*Document segment:*
· · ·
A general-purpose, deep learning-based system to decompile an image into presentational markup. For example, we can infer the LaTeX or HTML source from a rendered image.
An example input is a rendered LaTeX formula:
The goal is to infer the LaTeX formula that can render such an image:
d s _ { 1 1 } ^ { 2 } = d x ^ { + } d x ^ { - } + l _ { p } ^ { 9 } \frac { p _ { - } } { r ^ { 7 } } \delta ( x ^ { - } ) d x ^ { - } d x ^ { - } + d x _ { 1 } ^ { 2 } + \; \cdots \; + d x _ { 9 } ^ { 2 }
Our model employs a convolutional network for text and layout recognition in tandem with an attention-based neural machine translation system. The use of attention additionally provides an alignment from the generated markup to the original source image:
See our website for a complete interactive version of this visualization over the test set. Our paper (http://arxiv.org/pdf/1609.04938v1.pdf) provides more technical details of this model.
What You Get Is What You See: A Visual Markup Decompiler
Yuntian Deng, Anssi Kanervisto, and Alexander M. Rush
http://arxiv.org/pdf/1609.04938v1.pdf
Most of the code is written in Torch, with Python for preprocessing.
The following lua libraries are required for the main model.
- tds
- class
- nn
- nngraph
- cunn
- cudnn
- cutorch
Note that currently we only support GPU since we use cudnn in the CNN part.
Python
- Pillow
- numpy
Optional: We use Node.js and KaTeX for preprocessing Installation
pdflatex Installaton
Pdflatex is used for rendering LaTex during evaluation.
ImageMagick convert Installation
Convert is used for rending LaTex during evaluation.
Webkit2png Installation
Webkit2png is used for rendering HTML during evaluation.
Python image-based evaluation
- python-Levenshtein
- matplotlib
- Distance
wget http://lstm.seas.harvard.edu/latex/third_party/Distance-0.1.3.tar.gz
tar zxf Distance-0.1.3.tar.gz
cd distance; sudo python setup.py install
Perl Installation
Perl is used for evaluating BLEU score.
· · ·
*Written task:*
Can you reproduce the entire page on the image-to-markup decompiler above, word for word?
· · ·
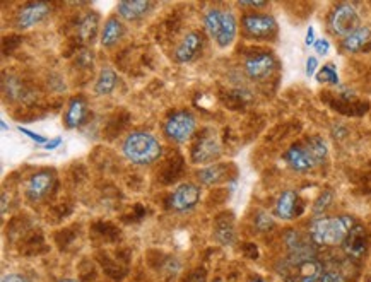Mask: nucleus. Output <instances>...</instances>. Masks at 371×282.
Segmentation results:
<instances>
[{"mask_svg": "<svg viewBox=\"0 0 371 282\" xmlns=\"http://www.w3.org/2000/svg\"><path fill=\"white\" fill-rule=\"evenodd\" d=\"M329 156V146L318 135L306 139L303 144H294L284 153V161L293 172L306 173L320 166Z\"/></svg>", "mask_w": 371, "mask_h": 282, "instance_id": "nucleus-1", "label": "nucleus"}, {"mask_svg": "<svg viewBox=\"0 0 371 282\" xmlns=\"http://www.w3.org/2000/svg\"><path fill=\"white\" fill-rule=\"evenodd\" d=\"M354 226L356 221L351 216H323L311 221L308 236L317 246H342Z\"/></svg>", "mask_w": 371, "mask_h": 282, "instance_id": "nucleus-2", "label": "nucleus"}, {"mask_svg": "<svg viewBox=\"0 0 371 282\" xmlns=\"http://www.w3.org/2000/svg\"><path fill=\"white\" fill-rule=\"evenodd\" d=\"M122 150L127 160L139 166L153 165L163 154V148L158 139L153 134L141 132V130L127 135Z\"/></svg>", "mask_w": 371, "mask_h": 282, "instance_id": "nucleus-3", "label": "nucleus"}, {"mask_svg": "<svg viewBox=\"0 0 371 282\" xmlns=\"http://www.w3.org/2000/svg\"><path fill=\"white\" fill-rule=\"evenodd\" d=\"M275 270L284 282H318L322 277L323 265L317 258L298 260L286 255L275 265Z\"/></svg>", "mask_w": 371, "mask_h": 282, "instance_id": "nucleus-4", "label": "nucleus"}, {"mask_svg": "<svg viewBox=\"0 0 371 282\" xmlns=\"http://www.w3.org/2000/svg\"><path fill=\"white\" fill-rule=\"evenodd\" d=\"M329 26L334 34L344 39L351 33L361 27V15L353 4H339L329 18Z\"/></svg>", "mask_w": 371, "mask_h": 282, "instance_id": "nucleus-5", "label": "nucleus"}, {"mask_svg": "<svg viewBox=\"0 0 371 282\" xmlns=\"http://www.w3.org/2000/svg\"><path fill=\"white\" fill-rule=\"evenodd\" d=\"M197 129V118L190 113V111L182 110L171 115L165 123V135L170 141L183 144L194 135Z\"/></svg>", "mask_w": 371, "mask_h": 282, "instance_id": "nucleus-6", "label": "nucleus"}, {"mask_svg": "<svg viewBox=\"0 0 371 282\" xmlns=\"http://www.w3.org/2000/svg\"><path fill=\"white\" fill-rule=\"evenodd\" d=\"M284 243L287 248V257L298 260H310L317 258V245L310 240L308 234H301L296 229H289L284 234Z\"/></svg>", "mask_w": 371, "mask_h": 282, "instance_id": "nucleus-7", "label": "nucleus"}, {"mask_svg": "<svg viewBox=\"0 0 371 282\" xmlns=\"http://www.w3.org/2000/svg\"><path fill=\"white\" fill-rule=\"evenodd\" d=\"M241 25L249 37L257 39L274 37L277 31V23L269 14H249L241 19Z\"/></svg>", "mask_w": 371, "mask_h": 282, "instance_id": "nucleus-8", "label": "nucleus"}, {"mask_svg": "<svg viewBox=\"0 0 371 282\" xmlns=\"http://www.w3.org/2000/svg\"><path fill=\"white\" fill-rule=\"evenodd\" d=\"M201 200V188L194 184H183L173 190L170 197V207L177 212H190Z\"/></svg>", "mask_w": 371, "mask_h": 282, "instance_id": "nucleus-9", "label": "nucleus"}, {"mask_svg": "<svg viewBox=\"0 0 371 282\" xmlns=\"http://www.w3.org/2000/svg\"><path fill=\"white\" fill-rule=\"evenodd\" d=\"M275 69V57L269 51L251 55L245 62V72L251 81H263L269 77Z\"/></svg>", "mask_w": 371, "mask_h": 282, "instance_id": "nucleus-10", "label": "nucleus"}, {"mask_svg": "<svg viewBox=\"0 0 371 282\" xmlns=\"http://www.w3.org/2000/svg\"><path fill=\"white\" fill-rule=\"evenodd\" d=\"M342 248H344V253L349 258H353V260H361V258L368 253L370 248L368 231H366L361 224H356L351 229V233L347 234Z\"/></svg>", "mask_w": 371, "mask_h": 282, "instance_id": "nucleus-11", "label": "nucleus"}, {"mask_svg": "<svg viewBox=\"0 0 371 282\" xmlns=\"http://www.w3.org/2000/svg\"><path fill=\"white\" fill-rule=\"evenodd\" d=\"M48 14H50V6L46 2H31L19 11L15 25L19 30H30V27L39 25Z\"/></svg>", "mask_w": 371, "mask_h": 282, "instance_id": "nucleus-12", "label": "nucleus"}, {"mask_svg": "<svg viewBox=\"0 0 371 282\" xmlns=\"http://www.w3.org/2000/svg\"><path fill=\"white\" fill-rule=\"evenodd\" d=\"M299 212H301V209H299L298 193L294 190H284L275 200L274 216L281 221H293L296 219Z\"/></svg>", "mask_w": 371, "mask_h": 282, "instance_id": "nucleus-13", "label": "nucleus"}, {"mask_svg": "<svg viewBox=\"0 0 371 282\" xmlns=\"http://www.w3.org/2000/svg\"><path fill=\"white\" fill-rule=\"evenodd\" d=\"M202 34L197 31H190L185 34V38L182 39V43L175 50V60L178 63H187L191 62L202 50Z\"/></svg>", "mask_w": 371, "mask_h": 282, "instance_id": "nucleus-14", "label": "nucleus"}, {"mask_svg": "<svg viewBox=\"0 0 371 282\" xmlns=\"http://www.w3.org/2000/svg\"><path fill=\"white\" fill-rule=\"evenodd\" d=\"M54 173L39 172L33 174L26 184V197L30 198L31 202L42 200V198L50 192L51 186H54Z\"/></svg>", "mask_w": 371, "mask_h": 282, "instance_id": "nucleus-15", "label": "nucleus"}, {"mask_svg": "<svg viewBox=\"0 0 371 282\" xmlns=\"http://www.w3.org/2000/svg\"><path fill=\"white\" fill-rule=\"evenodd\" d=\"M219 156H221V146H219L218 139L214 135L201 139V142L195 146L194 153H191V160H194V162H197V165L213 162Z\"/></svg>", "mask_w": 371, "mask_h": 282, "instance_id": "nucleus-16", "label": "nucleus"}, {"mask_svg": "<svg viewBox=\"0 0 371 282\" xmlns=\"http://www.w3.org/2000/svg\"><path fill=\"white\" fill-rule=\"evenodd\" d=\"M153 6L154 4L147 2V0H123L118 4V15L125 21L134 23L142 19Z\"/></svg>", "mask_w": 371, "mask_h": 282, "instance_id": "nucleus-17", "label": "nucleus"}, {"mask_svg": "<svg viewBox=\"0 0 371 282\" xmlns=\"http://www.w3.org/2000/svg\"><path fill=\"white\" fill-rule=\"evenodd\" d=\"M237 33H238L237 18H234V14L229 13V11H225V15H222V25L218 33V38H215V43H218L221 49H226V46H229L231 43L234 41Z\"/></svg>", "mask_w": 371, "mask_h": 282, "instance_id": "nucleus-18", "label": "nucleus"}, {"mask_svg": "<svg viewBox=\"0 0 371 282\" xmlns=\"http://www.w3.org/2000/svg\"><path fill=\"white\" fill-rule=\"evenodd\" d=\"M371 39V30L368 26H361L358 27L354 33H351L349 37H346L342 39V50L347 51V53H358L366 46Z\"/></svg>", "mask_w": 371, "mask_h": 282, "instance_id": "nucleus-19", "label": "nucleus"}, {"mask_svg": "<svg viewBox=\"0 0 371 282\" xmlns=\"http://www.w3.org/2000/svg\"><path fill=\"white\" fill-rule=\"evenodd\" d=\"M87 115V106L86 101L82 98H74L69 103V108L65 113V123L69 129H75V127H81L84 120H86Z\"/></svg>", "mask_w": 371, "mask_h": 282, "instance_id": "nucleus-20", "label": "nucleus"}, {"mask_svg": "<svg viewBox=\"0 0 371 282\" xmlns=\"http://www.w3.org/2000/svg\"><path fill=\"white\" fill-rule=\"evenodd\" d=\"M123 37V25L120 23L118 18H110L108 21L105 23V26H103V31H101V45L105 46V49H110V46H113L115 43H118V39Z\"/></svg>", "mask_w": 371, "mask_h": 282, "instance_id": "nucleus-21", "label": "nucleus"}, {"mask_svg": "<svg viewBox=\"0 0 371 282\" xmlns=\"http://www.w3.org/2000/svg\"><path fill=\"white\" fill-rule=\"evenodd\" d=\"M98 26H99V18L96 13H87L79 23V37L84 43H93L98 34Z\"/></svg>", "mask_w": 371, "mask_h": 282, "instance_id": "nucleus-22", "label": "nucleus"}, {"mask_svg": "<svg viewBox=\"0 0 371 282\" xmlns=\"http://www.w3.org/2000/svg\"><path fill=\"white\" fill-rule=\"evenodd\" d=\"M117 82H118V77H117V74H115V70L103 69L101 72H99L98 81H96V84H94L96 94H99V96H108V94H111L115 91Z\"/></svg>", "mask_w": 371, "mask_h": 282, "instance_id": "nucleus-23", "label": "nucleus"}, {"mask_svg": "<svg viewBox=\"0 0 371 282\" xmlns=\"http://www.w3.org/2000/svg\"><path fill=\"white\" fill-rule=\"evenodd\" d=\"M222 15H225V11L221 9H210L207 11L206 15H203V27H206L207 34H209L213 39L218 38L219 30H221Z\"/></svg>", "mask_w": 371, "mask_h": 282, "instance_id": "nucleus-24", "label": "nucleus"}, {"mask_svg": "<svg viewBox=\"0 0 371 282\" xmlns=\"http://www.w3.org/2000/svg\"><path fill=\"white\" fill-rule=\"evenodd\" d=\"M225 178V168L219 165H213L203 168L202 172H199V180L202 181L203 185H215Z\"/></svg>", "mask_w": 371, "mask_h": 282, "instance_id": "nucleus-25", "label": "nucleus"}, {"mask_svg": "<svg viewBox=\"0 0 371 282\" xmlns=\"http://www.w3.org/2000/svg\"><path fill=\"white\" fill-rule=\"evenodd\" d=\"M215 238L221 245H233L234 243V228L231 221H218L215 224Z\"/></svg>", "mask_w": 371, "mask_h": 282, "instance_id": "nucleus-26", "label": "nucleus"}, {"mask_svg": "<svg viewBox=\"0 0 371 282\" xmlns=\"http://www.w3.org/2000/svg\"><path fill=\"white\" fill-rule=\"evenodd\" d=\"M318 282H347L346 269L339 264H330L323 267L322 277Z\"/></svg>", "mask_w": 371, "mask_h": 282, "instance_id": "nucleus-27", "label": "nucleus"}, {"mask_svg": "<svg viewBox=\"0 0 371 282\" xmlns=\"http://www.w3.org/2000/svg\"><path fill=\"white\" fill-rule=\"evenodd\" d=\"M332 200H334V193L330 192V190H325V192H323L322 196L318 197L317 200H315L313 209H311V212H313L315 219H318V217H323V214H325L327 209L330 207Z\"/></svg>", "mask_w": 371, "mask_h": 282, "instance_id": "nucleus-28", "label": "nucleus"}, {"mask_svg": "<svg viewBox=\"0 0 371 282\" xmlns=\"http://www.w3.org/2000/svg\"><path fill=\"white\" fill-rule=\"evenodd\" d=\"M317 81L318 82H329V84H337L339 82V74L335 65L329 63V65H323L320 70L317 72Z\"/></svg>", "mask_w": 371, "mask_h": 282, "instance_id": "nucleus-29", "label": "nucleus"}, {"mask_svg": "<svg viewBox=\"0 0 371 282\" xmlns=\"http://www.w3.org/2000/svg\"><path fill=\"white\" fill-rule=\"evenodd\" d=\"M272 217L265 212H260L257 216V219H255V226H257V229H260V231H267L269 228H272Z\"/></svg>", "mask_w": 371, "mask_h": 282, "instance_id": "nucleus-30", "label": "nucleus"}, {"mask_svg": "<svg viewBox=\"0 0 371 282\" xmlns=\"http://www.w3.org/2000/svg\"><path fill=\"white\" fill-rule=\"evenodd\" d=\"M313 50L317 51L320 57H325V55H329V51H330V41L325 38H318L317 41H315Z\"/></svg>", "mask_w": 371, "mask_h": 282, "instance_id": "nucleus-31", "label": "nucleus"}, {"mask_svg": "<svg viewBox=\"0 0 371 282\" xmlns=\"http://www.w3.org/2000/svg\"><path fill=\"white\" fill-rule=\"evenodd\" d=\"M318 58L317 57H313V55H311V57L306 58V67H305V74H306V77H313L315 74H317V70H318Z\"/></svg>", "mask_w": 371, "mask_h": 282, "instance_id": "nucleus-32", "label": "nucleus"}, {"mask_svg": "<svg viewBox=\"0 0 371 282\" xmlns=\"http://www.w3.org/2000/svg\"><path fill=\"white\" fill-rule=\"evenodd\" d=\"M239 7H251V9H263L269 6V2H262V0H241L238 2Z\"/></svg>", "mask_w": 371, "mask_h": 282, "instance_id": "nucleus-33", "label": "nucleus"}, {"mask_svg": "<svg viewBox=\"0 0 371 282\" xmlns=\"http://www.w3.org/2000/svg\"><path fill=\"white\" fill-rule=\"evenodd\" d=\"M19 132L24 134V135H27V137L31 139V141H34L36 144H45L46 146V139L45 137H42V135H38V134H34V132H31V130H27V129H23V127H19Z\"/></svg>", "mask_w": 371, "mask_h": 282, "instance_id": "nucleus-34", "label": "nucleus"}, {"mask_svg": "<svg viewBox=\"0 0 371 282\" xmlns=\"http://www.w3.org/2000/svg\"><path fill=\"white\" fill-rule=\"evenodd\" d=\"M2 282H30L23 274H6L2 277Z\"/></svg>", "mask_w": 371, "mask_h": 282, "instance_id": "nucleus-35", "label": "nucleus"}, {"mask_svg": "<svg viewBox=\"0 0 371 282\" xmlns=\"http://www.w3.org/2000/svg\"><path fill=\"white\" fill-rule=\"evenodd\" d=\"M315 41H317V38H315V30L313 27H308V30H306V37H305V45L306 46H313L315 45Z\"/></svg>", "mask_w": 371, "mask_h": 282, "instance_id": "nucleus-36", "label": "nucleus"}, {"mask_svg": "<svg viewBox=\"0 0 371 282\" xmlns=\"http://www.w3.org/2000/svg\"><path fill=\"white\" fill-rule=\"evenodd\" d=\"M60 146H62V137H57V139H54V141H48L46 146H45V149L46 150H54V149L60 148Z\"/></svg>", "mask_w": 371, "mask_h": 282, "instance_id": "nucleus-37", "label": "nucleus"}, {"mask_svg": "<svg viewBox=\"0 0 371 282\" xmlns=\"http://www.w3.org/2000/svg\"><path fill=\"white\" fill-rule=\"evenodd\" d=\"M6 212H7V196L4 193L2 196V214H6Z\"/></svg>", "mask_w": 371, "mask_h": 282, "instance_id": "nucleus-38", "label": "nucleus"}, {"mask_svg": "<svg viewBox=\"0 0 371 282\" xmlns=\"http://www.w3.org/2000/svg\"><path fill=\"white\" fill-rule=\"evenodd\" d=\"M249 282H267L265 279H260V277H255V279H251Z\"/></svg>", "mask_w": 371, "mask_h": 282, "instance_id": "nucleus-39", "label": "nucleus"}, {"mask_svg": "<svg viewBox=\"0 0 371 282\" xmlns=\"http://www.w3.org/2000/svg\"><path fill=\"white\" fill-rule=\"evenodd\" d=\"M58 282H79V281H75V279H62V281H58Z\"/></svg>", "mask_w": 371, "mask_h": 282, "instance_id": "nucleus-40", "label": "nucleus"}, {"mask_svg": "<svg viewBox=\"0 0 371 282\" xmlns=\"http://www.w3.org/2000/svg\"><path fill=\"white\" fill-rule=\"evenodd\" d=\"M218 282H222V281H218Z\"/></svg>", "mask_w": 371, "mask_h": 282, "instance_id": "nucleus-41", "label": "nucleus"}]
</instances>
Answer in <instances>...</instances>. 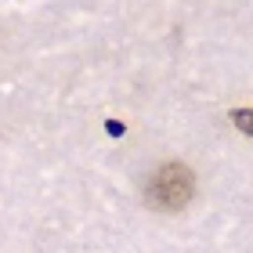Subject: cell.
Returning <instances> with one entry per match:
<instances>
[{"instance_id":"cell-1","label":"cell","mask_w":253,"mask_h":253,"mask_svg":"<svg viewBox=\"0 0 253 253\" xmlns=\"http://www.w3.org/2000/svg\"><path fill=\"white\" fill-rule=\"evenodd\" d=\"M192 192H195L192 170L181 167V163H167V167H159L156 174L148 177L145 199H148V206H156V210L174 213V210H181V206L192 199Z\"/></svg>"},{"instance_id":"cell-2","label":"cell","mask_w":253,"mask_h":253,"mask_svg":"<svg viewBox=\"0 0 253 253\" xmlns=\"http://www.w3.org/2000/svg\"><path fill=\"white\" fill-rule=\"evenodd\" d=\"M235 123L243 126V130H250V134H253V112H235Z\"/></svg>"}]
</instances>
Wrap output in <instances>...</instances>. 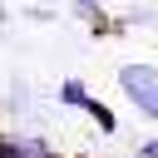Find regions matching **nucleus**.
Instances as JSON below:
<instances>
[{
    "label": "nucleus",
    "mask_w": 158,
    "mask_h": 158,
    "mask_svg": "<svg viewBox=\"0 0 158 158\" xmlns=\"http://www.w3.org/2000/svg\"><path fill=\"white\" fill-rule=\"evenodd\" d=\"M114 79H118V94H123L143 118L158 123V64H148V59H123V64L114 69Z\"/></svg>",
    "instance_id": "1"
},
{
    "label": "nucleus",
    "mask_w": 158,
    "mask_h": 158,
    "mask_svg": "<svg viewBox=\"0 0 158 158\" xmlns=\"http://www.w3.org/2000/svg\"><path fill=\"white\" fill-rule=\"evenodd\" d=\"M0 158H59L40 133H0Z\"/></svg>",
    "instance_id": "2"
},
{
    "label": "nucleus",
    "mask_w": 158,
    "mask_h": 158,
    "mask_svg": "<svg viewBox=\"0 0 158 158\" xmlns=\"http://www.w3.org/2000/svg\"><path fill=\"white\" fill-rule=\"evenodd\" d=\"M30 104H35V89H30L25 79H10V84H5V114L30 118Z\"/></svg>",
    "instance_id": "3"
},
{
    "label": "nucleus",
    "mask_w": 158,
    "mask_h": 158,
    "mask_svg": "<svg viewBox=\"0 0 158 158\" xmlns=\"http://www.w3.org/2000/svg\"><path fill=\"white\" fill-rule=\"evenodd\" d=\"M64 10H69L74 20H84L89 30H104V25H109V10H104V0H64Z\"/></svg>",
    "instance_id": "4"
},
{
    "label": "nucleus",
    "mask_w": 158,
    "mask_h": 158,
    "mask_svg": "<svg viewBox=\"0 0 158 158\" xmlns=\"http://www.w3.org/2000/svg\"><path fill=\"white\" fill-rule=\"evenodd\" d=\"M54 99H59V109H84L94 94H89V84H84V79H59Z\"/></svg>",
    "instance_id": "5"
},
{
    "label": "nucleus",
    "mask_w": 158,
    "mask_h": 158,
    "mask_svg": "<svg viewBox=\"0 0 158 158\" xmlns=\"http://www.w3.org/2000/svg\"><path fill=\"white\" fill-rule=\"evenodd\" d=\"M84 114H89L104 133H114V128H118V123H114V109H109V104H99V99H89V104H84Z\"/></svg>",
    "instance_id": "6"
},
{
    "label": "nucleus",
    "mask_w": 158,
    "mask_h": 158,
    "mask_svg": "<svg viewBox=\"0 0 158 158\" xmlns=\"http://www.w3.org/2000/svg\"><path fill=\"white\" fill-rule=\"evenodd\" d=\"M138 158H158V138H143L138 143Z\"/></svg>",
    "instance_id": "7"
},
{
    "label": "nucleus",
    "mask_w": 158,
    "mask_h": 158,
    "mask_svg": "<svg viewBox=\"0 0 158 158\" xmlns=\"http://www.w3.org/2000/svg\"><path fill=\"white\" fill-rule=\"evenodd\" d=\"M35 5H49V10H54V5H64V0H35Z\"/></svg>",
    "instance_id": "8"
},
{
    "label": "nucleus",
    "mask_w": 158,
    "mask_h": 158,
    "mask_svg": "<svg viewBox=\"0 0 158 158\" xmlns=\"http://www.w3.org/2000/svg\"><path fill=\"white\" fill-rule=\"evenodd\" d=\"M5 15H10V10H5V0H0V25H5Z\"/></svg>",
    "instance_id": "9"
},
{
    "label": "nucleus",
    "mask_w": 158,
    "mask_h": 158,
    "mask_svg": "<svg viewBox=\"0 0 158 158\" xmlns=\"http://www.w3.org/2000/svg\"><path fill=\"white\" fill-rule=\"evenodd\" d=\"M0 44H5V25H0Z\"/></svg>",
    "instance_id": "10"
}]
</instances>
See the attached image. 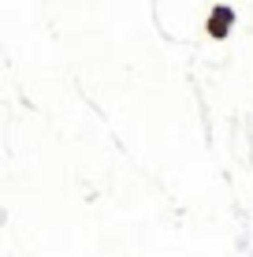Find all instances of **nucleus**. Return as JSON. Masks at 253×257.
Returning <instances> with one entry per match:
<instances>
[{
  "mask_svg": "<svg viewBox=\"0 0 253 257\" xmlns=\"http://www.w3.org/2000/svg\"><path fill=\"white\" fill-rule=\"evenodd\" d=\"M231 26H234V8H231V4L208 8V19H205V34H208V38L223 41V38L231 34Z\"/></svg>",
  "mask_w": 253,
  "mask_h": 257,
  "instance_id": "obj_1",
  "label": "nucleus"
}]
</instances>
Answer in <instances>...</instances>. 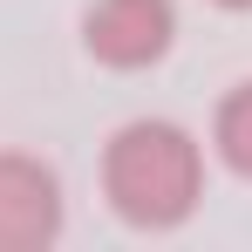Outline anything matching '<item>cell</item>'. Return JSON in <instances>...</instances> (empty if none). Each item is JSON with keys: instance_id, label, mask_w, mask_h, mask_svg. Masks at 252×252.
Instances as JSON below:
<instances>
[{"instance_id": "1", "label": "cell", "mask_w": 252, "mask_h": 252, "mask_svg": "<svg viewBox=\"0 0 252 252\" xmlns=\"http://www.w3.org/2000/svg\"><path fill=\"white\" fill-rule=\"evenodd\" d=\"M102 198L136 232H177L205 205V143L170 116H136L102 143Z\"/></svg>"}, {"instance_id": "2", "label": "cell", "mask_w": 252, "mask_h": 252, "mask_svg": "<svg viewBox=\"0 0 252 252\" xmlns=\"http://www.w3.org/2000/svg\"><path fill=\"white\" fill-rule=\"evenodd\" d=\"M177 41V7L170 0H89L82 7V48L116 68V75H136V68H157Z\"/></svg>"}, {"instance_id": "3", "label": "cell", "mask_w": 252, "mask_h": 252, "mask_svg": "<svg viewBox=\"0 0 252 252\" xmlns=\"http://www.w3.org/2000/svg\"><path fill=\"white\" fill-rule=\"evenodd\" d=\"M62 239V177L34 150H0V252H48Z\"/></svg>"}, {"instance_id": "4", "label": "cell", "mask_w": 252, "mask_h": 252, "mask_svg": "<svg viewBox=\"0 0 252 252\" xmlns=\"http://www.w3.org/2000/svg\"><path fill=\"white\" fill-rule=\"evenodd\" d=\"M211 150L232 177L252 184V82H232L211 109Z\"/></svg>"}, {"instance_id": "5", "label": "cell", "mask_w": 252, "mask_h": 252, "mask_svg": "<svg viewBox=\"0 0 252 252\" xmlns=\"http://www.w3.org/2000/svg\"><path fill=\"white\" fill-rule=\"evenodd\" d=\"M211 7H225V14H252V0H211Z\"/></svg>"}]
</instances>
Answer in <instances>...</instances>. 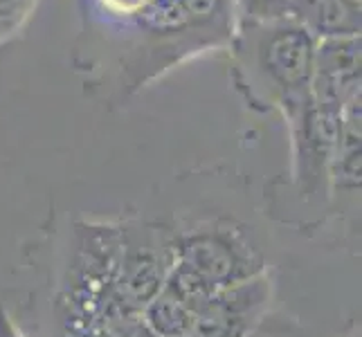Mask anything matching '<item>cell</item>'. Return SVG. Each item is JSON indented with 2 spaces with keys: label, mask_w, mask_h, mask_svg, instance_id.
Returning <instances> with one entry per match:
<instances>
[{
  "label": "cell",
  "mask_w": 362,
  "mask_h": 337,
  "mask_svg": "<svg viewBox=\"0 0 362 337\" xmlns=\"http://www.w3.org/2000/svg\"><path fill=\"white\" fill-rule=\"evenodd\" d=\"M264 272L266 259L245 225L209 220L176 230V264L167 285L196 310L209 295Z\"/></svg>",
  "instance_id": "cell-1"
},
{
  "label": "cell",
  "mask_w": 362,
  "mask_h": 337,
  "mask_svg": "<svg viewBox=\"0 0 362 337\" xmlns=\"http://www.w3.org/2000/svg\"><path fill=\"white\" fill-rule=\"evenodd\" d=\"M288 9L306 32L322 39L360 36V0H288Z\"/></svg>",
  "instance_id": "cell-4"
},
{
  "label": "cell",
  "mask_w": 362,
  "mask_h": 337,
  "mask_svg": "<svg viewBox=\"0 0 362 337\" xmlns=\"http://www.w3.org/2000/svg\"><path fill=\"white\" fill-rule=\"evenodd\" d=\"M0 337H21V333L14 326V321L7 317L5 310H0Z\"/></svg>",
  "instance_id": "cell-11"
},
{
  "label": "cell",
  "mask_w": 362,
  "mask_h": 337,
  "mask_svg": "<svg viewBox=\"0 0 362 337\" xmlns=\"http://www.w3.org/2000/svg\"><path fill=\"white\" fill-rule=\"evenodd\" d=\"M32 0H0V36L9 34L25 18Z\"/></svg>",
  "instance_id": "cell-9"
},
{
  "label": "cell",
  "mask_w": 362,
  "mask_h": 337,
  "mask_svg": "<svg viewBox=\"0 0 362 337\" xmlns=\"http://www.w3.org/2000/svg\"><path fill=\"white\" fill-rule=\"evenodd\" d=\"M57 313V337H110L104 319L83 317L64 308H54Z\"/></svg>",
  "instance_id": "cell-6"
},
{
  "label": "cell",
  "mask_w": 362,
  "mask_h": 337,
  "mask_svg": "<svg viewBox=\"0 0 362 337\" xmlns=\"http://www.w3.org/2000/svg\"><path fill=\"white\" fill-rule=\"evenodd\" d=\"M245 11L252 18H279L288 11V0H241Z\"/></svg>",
· · ·
*Worked answer:*
A general-purpose, deep learning-based system to decompile an image into presentational markup. For example, we can infer the LaTeX or HTML source from a rendered image.
An example input is a rendered LaTeX formula:
The goal is to infer the LaTeX formula that can render such an image:
d s _ { 1 1 } ^ { 2 } = d x ^ { + } d x ^ { - } + l _ { p } ^ { 9 } \frac { p _ { - } } { r ^ { 7 } } \delta ( x ^ { - } ) d x ^ { - } d x ^ { - } + d x _ { 1 } ^ { 2 } + \; \cdots \; + d x _ { 9 } ^ { 2 }
Our model employs a convolutional network for text and layout recognition in tandem with an attention-based neural machine translation system. The use of attention additionally provides an alignment from the generated markup to the original source image:
See our website for a complete interactive version of this visualization over the test set. Our paper (http://arxiv.org/pdf/1609.04938v1.pdf) provides more technical details of this model.
What You Get Is What You See: A Visual Markup Decompiler
Yuntian Deng, Anssi Kanervisto, and Alexander M. Rush
http://arxiv.org/pdf/1609.04938v1.pdf
Most of the code is written in Torch, with Python for preprocessing.
The following lua libraries are required for the main model.
- tds
- class
- nn
- nngraph
- cunn
- cudnn
- cutorch
Note that currently we only support GPU since we use cudnn in the CNN part.
Python
- Pillow
- numpy
Optional: We use Node.js and KaTeX for preprocessing Installation
pdflatex Installaton
Pdflatex is used for rendering LaTex during evaluation.
ImageMagick convert Installation
Convert is used for rending LaTex during evaluation.
Webkit2png Installation
Webkit2png is used for rendering HTML during evaluation.
Python image-based evaluation
- python-Levenshtein
- matplotlib
- Distance
wget http://lstm.seas.harvard.edu/latex/third_party/Distance-0.1.3.tar.gz
tar zxf Distance-0.1.3.tar.gz
cd distance; sudo python setup.py install
Perl Installation
Perl is used for evaluating BLEU score.